И тут приятели увидели лежавшего прямо под ногами мужчину. Первым увидел Мишаня и толкнул друга в бок.
– Вась, гляди, прямо как при Союзе разлегся.
Хохоча, они стали вспоминать сцену из «Бриллиантовой руки». Мишаня, смеясь, воскликнул:
– На его месте должен быть я.
– Напьешься – будешь, – в тон ему ответил Вася.
И вдруг Мишаня побледнел так сильно, что при свете фонаря его лицо стало напоминать застывшую восковую маску. Остановившись, он в ужасе смотрел себе под ноги.
– Мишаня, ты чего? – испуганно проговорил Василий.
– Вася, смотри! – охрипшим голосом выкрикнул тот, тыкая пальцем вниз. – Что это?
Теперь и Василий разглядел при ярком свете фонаря, что на белых ботинках лежащего отчетливо были видны темные пятна. Друзья, не сговариваясь, наклонились и тут только заметили отсутствие у человека мужского органа. Мишаня кинулся в сторону, его начинало буквально выворачивать наизнанку.

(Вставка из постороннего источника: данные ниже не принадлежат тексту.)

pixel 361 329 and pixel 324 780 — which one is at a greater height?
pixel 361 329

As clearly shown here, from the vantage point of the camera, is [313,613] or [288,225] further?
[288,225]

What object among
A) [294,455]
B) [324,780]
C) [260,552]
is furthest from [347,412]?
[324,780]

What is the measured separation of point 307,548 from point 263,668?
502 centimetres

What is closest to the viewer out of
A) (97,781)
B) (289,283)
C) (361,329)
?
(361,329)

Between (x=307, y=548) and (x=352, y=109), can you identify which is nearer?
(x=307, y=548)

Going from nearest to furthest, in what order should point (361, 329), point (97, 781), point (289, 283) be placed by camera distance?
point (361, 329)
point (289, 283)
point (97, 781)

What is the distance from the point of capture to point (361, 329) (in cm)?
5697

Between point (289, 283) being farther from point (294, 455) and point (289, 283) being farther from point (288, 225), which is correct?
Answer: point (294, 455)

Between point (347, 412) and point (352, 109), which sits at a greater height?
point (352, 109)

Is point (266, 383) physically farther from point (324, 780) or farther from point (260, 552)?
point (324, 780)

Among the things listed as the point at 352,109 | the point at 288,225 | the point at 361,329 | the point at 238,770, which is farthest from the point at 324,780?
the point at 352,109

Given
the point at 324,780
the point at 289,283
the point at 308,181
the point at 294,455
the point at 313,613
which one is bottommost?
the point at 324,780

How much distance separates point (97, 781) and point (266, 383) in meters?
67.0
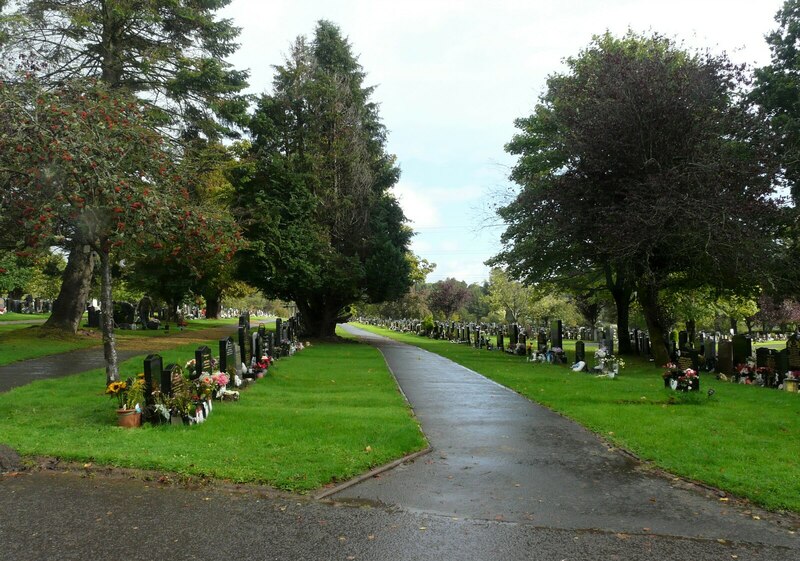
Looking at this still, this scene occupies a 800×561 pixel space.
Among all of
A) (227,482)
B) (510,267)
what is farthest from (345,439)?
(510,267)

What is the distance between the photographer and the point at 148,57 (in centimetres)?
2373

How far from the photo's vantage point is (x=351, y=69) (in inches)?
1533

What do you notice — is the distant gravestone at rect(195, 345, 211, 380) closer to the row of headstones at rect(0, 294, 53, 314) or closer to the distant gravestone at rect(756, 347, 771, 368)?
the distant gravestone at rect(756, 347, 771, 368)

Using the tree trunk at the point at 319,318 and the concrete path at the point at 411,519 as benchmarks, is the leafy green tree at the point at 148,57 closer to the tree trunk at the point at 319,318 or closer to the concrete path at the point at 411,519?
the tree trunk at the point at 319,318

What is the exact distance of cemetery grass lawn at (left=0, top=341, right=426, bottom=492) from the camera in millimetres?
6426

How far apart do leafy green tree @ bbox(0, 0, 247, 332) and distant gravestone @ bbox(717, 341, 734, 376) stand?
2033 cm

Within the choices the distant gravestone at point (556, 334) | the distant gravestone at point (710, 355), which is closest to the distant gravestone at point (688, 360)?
the distant gravestone at point (710, 355)

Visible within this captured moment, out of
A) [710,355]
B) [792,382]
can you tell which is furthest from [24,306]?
[792,382]

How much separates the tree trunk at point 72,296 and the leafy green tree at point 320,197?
7.32m

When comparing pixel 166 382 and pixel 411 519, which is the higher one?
pixel 166 382

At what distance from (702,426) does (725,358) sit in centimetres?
1090

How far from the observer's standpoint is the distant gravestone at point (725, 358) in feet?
60.5

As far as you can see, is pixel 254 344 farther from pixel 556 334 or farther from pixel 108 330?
pixel 556 334

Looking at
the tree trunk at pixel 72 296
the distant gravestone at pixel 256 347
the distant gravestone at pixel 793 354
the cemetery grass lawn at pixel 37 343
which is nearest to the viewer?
the distant gravestone at pixel 793 354
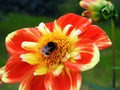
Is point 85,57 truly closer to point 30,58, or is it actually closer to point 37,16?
point 30,58

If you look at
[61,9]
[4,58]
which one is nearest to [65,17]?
[4,58]

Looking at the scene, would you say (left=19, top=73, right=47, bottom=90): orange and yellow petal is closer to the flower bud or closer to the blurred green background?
the flower bud

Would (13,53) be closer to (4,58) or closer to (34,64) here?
(34,64)

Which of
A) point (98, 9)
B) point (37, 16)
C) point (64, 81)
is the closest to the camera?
point (64, 81)

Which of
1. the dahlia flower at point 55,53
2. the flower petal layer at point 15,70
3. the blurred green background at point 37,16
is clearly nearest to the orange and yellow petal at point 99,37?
the dahlia flower at point 55,53

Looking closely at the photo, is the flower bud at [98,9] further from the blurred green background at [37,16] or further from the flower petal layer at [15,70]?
the blurred green background at [37,16]

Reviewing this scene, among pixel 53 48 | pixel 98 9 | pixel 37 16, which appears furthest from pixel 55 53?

Вася схватил друга за руку.
– Бежим!
– Куда?
– В ближайшее отделение полиции. Или, может, встретим по пути полицейского. Бежим скорее!

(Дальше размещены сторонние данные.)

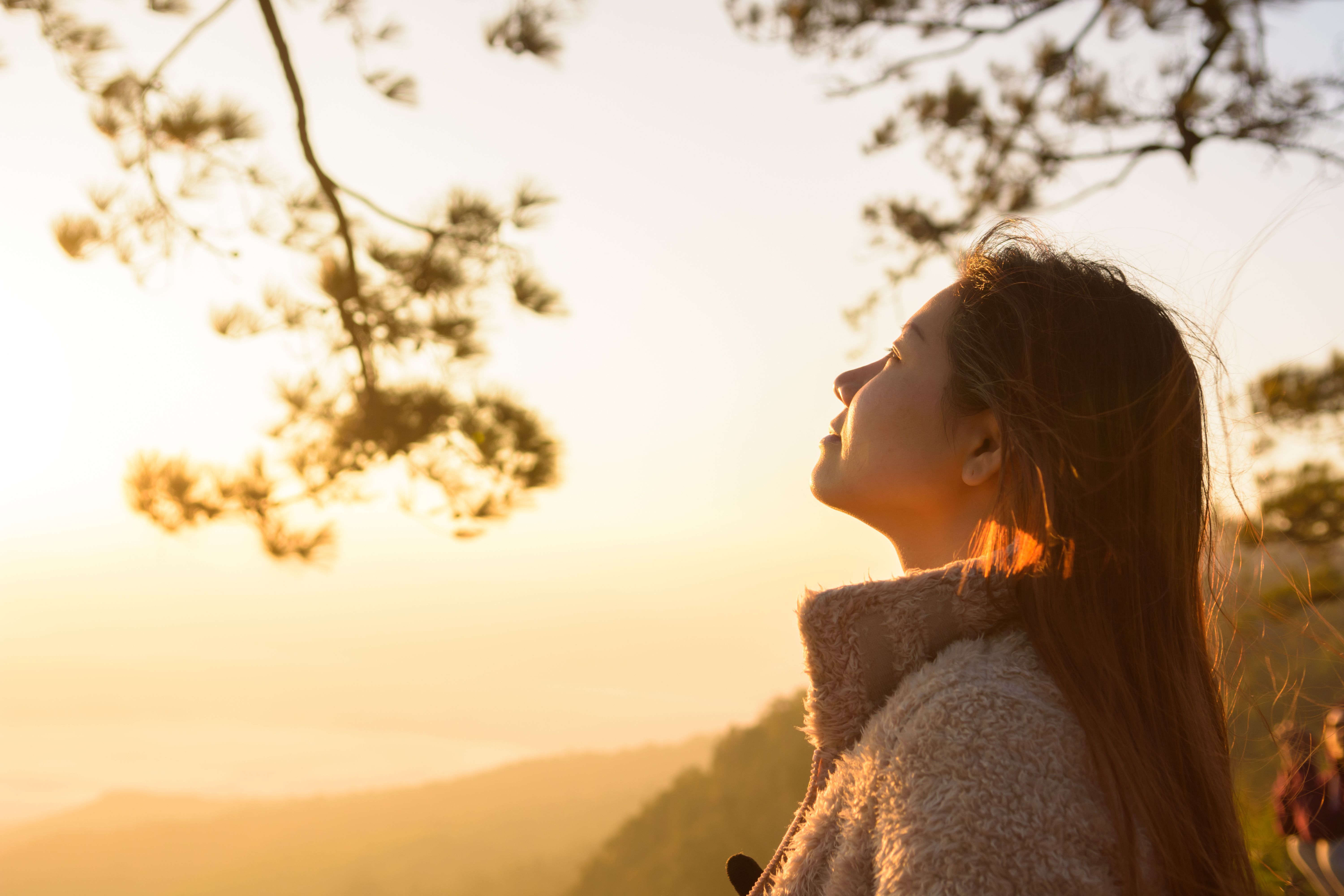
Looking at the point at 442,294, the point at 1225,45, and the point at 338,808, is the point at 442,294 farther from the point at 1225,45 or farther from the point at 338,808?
the point at 338,808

– Нет, – Мишаня тыкнул пальцем в карман, – звони по сотовому.
– Ах да!
Когда сотрудники полиции приехали на место происшествия, то нашли двух уже окончательно протрезвевших мужчин, находящихся в состоянии крайнего возбуждения. От обоих еще пахло алкоголем, но двух слов они не могли связать не из-за опьянения, а от пережитого ужаса. Так что выжать из них удалось немногое.
– Мы шли, – бормотал Мишаня.
– А он лежит, – дополнял его Вася.
– Мы думали, что он пьяный.
– Да, да, – быстро закивал Мишаня, – и вспомнили кино.
– Какое кино?!
– Ну, Никулина, как он за хлебом пошел, а там лежал пьяный…
– Понятно.
– Потом Мишаня заметил…
– Мы наклонились и… о господи!
Мишаня снова отбежал в сторону. Больше ни оперативникам, ни следователю ничего не удалось добиться от вконец ошалевших приятелей. Кроме того, они наступили на кровь, когда метались рядом с убитым, и сильно наследили.

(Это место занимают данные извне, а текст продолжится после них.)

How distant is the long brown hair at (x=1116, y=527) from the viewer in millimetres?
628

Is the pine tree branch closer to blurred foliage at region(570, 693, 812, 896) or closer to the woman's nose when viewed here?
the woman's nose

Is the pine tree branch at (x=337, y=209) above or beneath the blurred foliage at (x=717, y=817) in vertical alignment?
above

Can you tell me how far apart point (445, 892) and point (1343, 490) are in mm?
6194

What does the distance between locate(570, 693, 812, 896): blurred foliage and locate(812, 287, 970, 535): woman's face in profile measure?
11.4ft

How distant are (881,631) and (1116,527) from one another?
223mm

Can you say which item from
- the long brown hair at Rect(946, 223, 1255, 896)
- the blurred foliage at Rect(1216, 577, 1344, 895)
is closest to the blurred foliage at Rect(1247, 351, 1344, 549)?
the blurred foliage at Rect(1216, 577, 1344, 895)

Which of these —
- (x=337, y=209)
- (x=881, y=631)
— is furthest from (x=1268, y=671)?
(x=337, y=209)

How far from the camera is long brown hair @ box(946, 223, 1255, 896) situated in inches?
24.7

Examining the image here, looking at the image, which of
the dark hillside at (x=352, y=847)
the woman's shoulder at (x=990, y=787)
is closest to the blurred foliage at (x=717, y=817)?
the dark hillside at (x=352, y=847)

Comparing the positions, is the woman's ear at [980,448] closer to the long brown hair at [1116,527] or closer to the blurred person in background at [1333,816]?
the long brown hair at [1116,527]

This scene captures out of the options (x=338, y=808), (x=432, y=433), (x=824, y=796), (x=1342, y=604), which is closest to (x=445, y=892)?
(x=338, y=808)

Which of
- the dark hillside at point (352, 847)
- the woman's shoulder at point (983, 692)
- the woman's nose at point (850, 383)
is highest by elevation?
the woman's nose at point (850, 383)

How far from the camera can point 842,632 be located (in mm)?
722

Обоих отпустили домой, предупредив, что они вскоре могут быть вызваны для допроса. Те, не сговариваясь, одинаково закивали головой, как китайские болванчики, и задом попятились в сторону дороги.
– Может, зря мы их отпустили? – с сомнением спросил один из оперативников.
– Ничего не зря, – буркнул следователь, – они мне сейчас тут абсолютно не нужны.
– А если это они его? – кивнул оперативник на жертву.
– Не они, – вздохнул следователь.
Вокруг было много небольших магазинов, но все уже были закрыты к моменту преступления, и навряд ли кто-то из работающих в них людей что-то видел. К неудовольствию полиции, хозяева магазинов не удосужились обзавестись камерами наблюдения. Однако завтра магазины придется все-таки обойти.
Обувщик из будки на углу, который задержался в ожидании припозднившейся клиентки, видел пронесшуюся мимо машину. Ему кажется, что это были темные «Жигули». Номер, конечно, он не запомнил.
Чуть позже в тупике были обнаружены брошенные «Жигули». Ни оперативники, ни следователь не сомневались, что машина находится в угоне. Осветив салон фонариком, полицейские заметили на коврике грязный след.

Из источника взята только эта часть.